- Work request A:
From the Female Trouble synopsis, answer the following:
(i) Who is Dawn with in the ditch by the road?
(ii) Where does Dawn leave Taffy?
(iii) Who grooms Dawn at the Lipstick Beauty Salon?
- Work request B: Carry on the Female Trouble synopsis from its final sentence.

- Document text:
====================
Female Trouble

Larger than life and impossible to ignore, teenager Dawn Davenport was always destined to become the epitome of female trouble, smoking in the school toilets, eating in class, lying to her teachers, held in detention and causing havoc on Christmas morning when her parents fail to give her the gift she craved.

“Nice girls don’t wear cha-cha heels,” they tell her in an attempt at consolation, but Dawn’s temper will not be tamed, running from the house and ending up on her back in a ditch by the road with a man named Earl Peterson. It’s wasn’t an immaculate conception and it won’t be a divine birth, nor is Dawn the mothering type, and unsurprisingly Taffy turns out as a child who bites, screams and tortures her mother.

Leaving Taffy chained to the iron bedstead in the attic, Dawn’s life is built around petty crime and her trips to the Lipstick Beauty Salon where she is groomed by Donald and Donna Dasher who see her potential as “a glamorous guinea pig” for their experiment combining beauty and crime that will see Dawn an accomplice to kidnapping and the perpetrator of murder, ultimately on trial for her life even as her fame and notoriety soar.
====================
- Dataset records:
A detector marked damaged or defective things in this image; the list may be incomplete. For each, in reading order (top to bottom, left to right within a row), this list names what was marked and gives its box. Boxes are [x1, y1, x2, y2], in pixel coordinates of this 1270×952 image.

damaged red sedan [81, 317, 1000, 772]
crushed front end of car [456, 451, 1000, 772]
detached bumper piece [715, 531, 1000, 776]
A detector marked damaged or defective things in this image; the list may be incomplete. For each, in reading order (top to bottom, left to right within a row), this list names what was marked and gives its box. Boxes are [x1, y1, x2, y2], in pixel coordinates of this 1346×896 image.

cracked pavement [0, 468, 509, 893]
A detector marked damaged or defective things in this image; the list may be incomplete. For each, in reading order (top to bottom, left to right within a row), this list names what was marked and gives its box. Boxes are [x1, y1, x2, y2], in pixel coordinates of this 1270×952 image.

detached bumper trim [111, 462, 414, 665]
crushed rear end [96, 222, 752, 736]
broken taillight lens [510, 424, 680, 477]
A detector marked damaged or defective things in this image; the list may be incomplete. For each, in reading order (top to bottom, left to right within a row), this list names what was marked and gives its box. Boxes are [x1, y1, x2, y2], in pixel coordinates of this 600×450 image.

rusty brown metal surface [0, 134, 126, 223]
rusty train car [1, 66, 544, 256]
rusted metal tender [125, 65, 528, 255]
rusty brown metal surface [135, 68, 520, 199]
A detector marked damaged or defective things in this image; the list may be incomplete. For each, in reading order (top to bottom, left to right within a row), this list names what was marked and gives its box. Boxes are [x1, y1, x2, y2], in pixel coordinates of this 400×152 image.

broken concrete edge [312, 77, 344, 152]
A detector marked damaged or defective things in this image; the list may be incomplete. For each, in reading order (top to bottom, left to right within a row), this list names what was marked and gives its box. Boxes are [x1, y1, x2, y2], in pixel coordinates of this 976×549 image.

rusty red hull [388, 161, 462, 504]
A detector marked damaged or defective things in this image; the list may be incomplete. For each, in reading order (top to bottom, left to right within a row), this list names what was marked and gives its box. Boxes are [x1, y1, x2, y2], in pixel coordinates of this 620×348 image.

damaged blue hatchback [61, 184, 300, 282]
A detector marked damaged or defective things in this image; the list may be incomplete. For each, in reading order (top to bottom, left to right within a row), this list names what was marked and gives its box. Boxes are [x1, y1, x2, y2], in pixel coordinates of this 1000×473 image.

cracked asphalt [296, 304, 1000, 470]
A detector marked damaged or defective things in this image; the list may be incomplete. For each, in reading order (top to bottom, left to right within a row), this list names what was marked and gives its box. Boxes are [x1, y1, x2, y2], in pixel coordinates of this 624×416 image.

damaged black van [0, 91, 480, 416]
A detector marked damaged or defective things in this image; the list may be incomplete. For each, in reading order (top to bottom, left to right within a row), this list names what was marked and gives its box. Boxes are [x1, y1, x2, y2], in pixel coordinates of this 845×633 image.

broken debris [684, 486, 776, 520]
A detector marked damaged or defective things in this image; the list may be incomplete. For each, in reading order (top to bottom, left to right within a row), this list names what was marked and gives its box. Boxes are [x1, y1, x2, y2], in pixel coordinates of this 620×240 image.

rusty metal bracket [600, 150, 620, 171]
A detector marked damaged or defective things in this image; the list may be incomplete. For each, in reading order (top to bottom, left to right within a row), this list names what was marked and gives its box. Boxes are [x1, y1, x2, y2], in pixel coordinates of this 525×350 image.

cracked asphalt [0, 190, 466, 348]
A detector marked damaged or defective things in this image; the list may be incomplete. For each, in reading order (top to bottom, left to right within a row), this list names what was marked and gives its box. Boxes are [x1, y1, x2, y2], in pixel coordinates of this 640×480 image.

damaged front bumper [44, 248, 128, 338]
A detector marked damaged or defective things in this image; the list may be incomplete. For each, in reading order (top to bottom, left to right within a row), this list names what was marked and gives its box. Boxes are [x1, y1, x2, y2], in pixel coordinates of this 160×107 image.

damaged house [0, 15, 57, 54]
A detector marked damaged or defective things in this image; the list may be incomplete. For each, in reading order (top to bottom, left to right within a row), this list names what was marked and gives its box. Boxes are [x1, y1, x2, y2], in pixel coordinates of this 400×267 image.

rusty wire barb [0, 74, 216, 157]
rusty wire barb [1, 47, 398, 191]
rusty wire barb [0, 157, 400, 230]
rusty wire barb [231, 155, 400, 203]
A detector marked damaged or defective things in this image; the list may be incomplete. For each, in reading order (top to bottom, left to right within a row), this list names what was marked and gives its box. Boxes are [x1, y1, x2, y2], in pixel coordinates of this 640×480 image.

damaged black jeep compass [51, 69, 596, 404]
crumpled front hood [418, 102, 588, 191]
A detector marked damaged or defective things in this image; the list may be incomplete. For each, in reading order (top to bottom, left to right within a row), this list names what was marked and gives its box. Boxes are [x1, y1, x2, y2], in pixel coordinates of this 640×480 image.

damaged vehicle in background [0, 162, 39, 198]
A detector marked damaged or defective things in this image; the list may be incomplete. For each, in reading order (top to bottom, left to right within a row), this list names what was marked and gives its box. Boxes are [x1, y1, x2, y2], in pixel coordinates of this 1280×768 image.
====================
- Task response A:
(i) A man named Earl Peterson.
(ii) Chained to the iron bedstead in the attic.
(iii) Donald and Donna Dasher.

- Task response B:
A moral reversal, a celebration of the superficial and the abhorrent, of cruelty and selfishness, who else could have penned Female Trouble but the great John Waters, describing it as his favourite of his many collaborations with the iconic Divine who stars as both Dawn Davenport across the decade over which the film takes place and as Earl Peterson, derelict father of her spiteful child.

Presented as a 4K digital restoration for the Criterion Collection, Female Trouble was originally released in 1974 as the follow up to Waters’ deliberately confrontational Pink Flamingos and is considerably tamer, consciously moving away from sensationalism to a narrative form which harks back to the cinema of Waters’ youth, the matriarchal melodramas of Douglas Sirk, though of course with Divine as a unique protagonist.

One of Waters’ first films to be made with an actual crew, Female Trouble was his first step towards what would eventually lead to his “mainstream” films a decade, though that is of course a relative term, and features many of the themes that persist in those later films, the nostalgia of Hairspray and Cry-Baby, the courtroom drama of Serial Mom, the willingness to sacrifice for one’s art and the belief that only what is caught on camera is real which defined Cecil B Demented and the exhibitionism of A Dirty Shame.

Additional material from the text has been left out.